As of early 2026, remediation has been completed on approximately 36% of the 4,191 residential buildings over 11 metres identified with fire safety defects in England. A further 16% have works underway. For buildings 18 metres and above—the highest-risk category—46% of the 2,355 identified structures have completed remediation.

The BSR's remediation caseload currently stands at 279 live applications representing over 24,000 units. While the regulator aims to reduce this to a steady state of 80–100 cases by September 2026, the complexity of many schemes—particularly those involving occupied buildings, multiple funding streams, and coordination with freeholders—means some delays will persist.
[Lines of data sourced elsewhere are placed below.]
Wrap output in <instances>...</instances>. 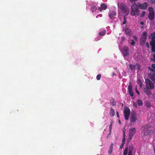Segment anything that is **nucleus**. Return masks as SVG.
Returning a JSON list of instances; mask_svg holds the SVG:
<instances>
[{
  "label": "nucleus",
  "instance_id": "nucleus-42",
  "mask_svg": "<svg viewBox=\"0 0 155 155\" xmlns=\"http://www.w3.org/2000/svg\"><path fill=\"white\" fill-rule=\"evenodd\" d=\"M124 143H122L121 144V145L120 146V147L121 149H122L123 147L124 146Z\"/></svg>",
  "mask_w": 155,
  "mask_h": 155
},
{
  "label": "nucleus",
  "instance_id": "nucleus-43",
  "mask_svg": "<svg viewBox=\"0 0 155 155\" xmlns=\"http://www.w3.org/2000/svg\"><path fill=\"white\" fill-rule=\"evenodd\" d=\"M153 56L154 59H153V58H151V60L152 61H153L155 62V54H154L153 55Z\"/></svg>",
  "mask_w": 155,
  "mask_h": 155
},
{
  "label": "nucleus",
  "instance_id": "nucleus-13",
  "mask_svg": "<svg viewBox=\"0 0 155 155\" xmlns=\"http://www.w3.org/2000/svg\"><path fill=\"white\" fill-rule=\"evenodd\" d=\"M146 38H143V37H141L140 39V45L143 46V45L146 41Z\"/></svg>",
  "mask_w": 155,
  "mask_h": 155
},
{
  "label": "nucleus",
  "instance_id": "nucleus-34",
  "mask_svg": "<svg viewBox=\"0 0 155 155\" xmlns=\"http://www.w3.org/2000/svg\"><path fill=\"white\" fill-rule=\"evenodd\" d=\"M148 68L152 72H154L155 71V70L154 69H153L150 67Z\"/></svg>",
  "mask_w": 155,
  "mask_h": 155
},
{
  "label": "nucleus",
  "instance_id": "nucleus-44",
  "mask_svg": "<svg viewBox=\"0 0 155 155\" xmlns=\"http://www.w3.org/2000/svg\"><path fill=\"white\" fill-rule=\"evenodd\" d=\"M146 46L148 48H149V43L148 42H147L146 43Z\"/></svg>",
  "mask_w": 155,
  "mask_h": 155
},
{
  "label": "nucleus",
  "instance_id": "nucleus-17",
  "mask_svg": "<svg viewBox=\"0 0 155 155\" xmlns=\"http://www.w3.org/2000/svg\"><path fill=\"white\" fill-rule=\"evenodd\" d=\"M136 117V116H131L130 118L131 121L133 122H136L137 119Z\"/></svg>",
  "mask_w": 155,
  "mask_h": 155
},
{
  "label": "nucleus",
  "instance_id": "nucleus-19",
  "mask_svg": "<svg viewBox=\"0 0 155 155\" xmlns=\"http://www.w3.org/2000/svg\"><path fill=\"white\" fill-rule=\"evenodd\" d=\"M115 114V111L114 110L112 109H110V114L111 115V116L113 117L114 115Z\"/></svg>",
  "mask_w": 155,
  "mask_h": 155
},
{
  "label": "nucleus",
  "instance_id": "nucleus-55",
  "mask_svg": "<svg viewBox=\"0 0 155 155\" xmlns=\"http://www.w3.org/2000/svg\"><path fill=\"white\" fill-rule=\"evenodd\" d=\"M118 122H119V124H121V121H120V120H118Z\"/></svg>",
  "mask_w": 155,
  "mask_h": 155
},
{
  "label": "nucleus",
  "instance_id": "nucleus-21",
  "mask_svg": "<svg viewBox=\"0 0 155 155\" xmlns=\"http://www.w3.org/2000/svg\"><path fill=\"white\" fill-rule=\"evenodd\" d=\"M113 143H112L110 146V149H109V153L110 154L111 153H112V149H113Z\"/></svg>",
  "mask_w": 155,
  "mask_h": 155
},
{
  "label": "nucleus",
  "instance_id": "nucleus-10",
  "mask_svg": "<svg viewBox=\"0 0 155 155\" xmlns=\"http://www.w3.org/2000/svg\"><path fill=\"white\" fill-rule=\"evenodd\" d=\"M150 88H144V92L146 95H149L152 94Z\"/></svg>",
  "mask_w": 155,
  "mask_h": 155
},
{
  "label": "nucleus",
  "instance_id": "nucleus-46",
  "mask_svg": "<svg viewBox=\"0 0 155 155\" xmlns=\"http://www.w3.org/2000/svg\"><path fill=\"white\" fill-rule=\"evenodd\" d=\"M137 0H130V1L131 3H133V2H135Z\"/></svg>",
  "mask_w": 155,
  "mask_h": 155
},
{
The introduction of the Building Safety Levy in October 2026 will add a new funding mechanism to support remediation works, while the forthcoming Remediation Bill requires landlords of buildings over 18 metres to complete remediation by the end of 2029. These policy backstops create real deadlines, but also underscore the pressure on all parties to accelerate progress.

Outlook: a system finding its stride

The BSR's transformation from an overstretched new regulator to a standalone body with dedicated remediation capacity represents a genuine inflection point for building safety in England. The combination of operational reforms, recruitment drives, and targeted guidance should help clear the most intractable legacy cases while establishing more predictable pathways for new applications.

For developers, the message is clear: invest in application quality, engage early with the BSR's account management system, and expect faster outcomes as the system matures. For leaseholders, the pace of remediation is finally showing signs of acceleration—though vigilance will be needed to ensure the momentum is sustained.

The post-Grenfell reforms were always designed to be transformational. Nearly a decade on, the building safety regime is beginning to function as intended—balancing rigorous safety standards with the practical need to remediate existing buildings and deliver new, safe homes at scale.